Re: Help with the NIST 800-53 controls list

Edd — Thu, 01 Feb 2018 15:14:10 GMT

You -might- find the Cloud Security Alliance (CSA) mappings to be of use. The CSA in the Cloud Controls Matrix (CCM) spreadsheet and the Consensus Assessments Initiative Questionnaire (CAIQ) do a reasonably decent job of mapping controls from all sorts of frameworks and standards (your mileage may vary). Also, the 13 CCM controls are described fairly well and you can see which sp800-53 controls they have mapped them to.

The CAIQ breaks each of the 133 controls down into a few questions and also maps them to sp800-53 (among ~30 other standards). Sadly, they do not provide mapping -from- those other standards, but it can still be useful.

https://cloudsecurityalliance.org/star/#star_i
and look for CCM or CAIQ.

Re: Help with the NIST 800-53 controls list

Deyan — Fri, 02 Feb 2018 08:40:44 GMT

Thank you all for the great resources - definitely of huge help.
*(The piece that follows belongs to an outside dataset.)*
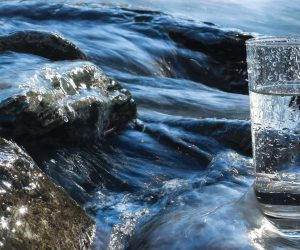 image of glass of water in front of river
Re: Help with the NIST 800-53 controls list

DMerchant — Wed, 01 Aug 2018 13:22:07 GMT

Did you ever get an answer to your question? Try doing a search on "SRTM". This is a matrix of all controls and an explanation of how a system is in compliance. You can also do a search on "SSP"..... again, this is where a company identifies how it is meeting the requirements. I can't give samples because those to which I have access are classified, but you might find a sample or two listed on google.

Re: Help with the NIST 800-53 controls list

CISOScott — Wed, 01 Aug 2018 14:12:16 GMT

You can also look at my response to this post:

https://community.isc2.org/t5/Tech-Talk/Cyber-Risk-Library/td-p/9583

My response shows a link to auditscripts.com which has several framework crosswalks.